Nisbett and Wilson conjectured about several factors that they found to contribute to the accuracy of introspective self-reports on cognition.
- Availability: Stimuli that are highly salient (either due to recency or being very memorable) are more likely to be recalled and considered for the cause of a response.
- Plausibility: Whether a person finds a stimulus to be a sufficiently likely cause for an effect determines the influence it has on their reporting of the stimulus.
- Removal in time: The greater the distance in time since the occurrence of an event, the less available and more difficult to accurately recall it is.
- Mechanics of judgment: People do not recognize the influence that judgment factors (e.g., position effects) have on them, leading to inaccuracies in self-reporting.
- Context: Focusing on the context of an object distracts from evaluation of that object and can lead people to falsely believe that their thoughts about the object are represented by the context.
- Non-events: The absence of an occurrence is naturally less salient and available than an occurrence itself, leading nonevents to have little influence on reports.

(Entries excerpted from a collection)
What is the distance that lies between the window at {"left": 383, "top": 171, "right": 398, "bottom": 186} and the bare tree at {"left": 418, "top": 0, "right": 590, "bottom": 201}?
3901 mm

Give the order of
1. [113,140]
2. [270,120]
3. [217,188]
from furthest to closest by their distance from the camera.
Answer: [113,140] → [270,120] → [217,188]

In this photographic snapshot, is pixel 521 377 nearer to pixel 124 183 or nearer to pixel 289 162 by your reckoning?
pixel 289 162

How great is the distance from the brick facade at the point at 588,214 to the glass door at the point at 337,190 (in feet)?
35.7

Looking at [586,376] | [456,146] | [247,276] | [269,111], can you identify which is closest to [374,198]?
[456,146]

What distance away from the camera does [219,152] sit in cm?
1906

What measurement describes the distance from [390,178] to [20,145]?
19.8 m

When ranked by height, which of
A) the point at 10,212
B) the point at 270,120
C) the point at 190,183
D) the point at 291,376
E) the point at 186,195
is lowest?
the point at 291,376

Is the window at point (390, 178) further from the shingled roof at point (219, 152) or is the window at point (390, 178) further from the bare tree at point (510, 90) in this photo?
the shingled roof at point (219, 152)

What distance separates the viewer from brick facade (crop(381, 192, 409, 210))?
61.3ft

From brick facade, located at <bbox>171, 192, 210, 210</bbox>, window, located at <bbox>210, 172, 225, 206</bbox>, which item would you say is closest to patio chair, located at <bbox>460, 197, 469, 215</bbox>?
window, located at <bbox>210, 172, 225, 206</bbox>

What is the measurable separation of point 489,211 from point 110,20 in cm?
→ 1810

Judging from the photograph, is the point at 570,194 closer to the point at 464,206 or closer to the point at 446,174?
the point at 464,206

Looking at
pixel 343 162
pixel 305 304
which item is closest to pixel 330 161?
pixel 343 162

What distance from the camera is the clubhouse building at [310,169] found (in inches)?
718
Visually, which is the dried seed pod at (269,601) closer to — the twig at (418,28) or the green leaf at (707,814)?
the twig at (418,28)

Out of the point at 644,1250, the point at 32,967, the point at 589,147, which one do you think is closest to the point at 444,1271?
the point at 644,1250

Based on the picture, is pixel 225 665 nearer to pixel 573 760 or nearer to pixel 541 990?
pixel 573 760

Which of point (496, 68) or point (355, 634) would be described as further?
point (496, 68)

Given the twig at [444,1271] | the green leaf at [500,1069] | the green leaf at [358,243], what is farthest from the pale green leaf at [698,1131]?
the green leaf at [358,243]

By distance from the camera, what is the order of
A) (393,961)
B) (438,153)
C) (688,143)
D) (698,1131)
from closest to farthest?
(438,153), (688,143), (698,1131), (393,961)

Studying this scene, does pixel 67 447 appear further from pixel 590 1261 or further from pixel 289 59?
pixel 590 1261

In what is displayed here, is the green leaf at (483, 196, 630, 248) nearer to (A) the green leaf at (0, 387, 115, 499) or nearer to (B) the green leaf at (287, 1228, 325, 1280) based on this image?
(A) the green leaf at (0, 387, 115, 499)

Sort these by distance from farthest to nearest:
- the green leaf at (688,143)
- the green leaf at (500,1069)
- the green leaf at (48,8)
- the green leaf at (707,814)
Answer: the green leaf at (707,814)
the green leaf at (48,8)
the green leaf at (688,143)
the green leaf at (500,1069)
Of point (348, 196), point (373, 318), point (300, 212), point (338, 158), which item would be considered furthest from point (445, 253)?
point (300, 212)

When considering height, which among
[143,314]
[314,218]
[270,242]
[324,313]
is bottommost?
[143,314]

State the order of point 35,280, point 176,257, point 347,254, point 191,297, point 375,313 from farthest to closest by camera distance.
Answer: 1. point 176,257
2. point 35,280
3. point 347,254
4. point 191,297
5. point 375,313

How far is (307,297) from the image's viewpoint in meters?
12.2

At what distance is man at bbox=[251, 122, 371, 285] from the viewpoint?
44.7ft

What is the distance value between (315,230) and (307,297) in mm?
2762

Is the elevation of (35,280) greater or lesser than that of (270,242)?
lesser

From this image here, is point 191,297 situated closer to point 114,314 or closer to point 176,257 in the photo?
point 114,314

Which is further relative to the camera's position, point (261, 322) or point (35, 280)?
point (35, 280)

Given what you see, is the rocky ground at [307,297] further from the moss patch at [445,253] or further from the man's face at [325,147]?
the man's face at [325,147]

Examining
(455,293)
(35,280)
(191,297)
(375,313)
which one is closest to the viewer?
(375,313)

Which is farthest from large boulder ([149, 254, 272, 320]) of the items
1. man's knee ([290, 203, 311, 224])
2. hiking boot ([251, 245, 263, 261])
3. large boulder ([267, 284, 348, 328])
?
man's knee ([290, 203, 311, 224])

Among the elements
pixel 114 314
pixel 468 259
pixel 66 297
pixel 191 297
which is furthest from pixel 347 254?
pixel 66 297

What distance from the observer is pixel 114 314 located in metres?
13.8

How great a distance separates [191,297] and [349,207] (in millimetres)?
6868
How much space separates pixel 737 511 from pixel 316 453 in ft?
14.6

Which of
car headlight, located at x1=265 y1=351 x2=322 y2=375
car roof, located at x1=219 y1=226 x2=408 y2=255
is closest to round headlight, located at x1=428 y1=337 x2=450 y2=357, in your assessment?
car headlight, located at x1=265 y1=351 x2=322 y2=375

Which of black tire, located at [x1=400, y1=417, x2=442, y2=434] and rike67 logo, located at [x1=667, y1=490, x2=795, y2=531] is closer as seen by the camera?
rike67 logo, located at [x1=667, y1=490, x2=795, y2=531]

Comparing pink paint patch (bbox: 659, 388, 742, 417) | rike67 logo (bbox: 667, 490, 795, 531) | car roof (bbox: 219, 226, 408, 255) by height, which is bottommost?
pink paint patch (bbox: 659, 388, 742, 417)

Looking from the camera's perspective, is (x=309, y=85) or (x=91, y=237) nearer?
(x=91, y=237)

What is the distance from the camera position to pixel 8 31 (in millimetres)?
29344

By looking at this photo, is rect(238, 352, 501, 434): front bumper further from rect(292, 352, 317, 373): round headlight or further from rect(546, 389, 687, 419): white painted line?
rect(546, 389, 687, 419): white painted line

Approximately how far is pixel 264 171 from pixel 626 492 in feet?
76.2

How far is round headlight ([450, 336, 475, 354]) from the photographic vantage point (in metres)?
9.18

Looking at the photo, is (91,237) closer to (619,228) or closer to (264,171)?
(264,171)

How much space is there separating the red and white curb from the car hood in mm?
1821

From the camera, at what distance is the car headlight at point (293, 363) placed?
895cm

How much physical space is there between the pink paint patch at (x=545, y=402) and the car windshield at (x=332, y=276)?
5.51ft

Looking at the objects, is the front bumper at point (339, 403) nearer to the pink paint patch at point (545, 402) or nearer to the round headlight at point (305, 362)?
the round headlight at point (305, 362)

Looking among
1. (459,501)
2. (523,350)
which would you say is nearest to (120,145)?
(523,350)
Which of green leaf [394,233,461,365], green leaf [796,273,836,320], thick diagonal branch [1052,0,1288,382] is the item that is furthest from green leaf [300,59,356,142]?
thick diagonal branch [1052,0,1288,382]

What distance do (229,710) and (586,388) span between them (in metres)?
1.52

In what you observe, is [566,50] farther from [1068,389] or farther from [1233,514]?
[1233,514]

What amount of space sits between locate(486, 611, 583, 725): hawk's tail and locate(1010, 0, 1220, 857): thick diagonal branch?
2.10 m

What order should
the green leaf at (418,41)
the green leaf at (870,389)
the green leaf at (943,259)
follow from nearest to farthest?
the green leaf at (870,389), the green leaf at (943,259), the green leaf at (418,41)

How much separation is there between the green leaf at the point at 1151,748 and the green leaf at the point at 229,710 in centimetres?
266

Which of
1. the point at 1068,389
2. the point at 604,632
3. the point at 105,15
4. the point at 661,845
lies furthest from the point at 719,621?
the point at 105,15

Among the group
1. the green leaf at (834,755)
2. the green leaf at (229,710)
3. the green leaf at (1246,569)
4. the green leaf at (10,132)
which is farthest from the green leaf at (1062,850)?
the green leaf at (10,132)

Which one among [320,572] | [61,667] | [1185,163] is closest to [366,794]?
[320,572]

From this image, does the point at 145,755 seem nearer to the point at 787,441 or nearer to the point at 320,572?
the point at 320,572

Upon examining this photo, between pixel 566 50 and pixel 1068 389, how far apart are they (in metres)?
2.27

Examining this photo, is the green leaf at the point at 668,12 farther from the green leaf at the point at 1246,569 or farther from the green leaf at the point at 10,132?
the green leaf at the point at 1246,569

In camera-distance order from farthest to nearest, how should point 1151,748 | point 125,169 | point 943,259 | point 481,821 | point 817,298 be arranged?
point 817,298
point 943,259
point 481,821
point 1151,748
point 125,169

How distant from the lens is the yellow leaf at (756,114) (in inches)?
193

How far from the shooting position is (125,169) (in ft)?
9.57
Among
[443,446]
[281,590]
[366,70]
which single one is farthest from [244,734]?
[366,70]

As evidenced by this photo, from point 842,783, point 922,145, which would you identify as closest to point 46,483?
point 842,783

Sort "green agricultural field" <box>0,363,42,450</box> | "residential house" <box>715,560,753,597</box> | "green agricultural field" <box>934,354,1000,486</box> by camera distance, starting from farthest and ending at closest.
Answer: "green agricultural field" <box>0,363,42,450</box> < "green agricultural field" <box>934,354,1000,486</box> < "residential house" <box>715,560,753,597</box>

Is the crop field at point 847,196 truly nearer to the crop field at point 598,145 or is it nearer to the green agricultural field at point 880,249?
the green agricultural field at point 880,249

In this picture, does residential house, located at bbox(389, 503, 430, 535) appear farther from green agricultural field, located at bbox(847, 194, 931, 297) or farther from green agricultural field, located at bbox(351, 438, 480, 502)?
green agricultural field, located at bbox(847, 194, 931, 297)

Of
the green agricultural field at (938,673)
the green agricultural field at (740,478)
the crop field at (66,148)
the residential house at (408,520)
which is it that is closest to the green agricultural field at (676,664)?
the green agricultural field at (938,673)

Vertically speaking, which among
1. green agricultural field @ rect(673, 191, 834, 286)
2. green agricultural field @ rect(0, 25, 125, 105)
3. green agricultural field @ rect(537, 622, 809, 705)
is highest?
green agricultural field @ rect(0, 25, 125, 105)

WRITTEN REQUEST 1 –
In the passage on introspective self-reports, what happens to an event as more time passes since it occurred?
WRITTEN REQUEST 2 –
Name every factor that the passage on introspective self-reports lists as contributing to the accuracy of those reports.
WRITTEN REQUEST 3 –
Reproduce the part of the passage on introspective self-reports starting with "- Availability: Stimuli" and going on through "inaccuracies in self-reporting.".

WRITTEN SOLUTION 1 –
It becomes less available and more difficult to recall accurately.

WRITTEN SOLUTION 2 –
Availability, plausibility, removal in time, mechanics of judgment, context, and non-events.

WRITTEN SOLUTION 3 –
- Availability: Stimuli that are highly salient (either due to recency or being very memorable) are more likely to be recalled and considered for the cause of a response.
- Plausibility: Whether a person finds a stimulus to be a sufficiently likely cause for an effect determines the influence it has on their reporting of the stimulus.
- Removal in time: The greater the distance in time since the occurrence of an event, the less available and more difficult to accurately recall it is.
- Mechanics of judgment: People do not recognize the influence that judgment factors (e.g., position effects) have on them, leading to inaccuracies in self-reporting.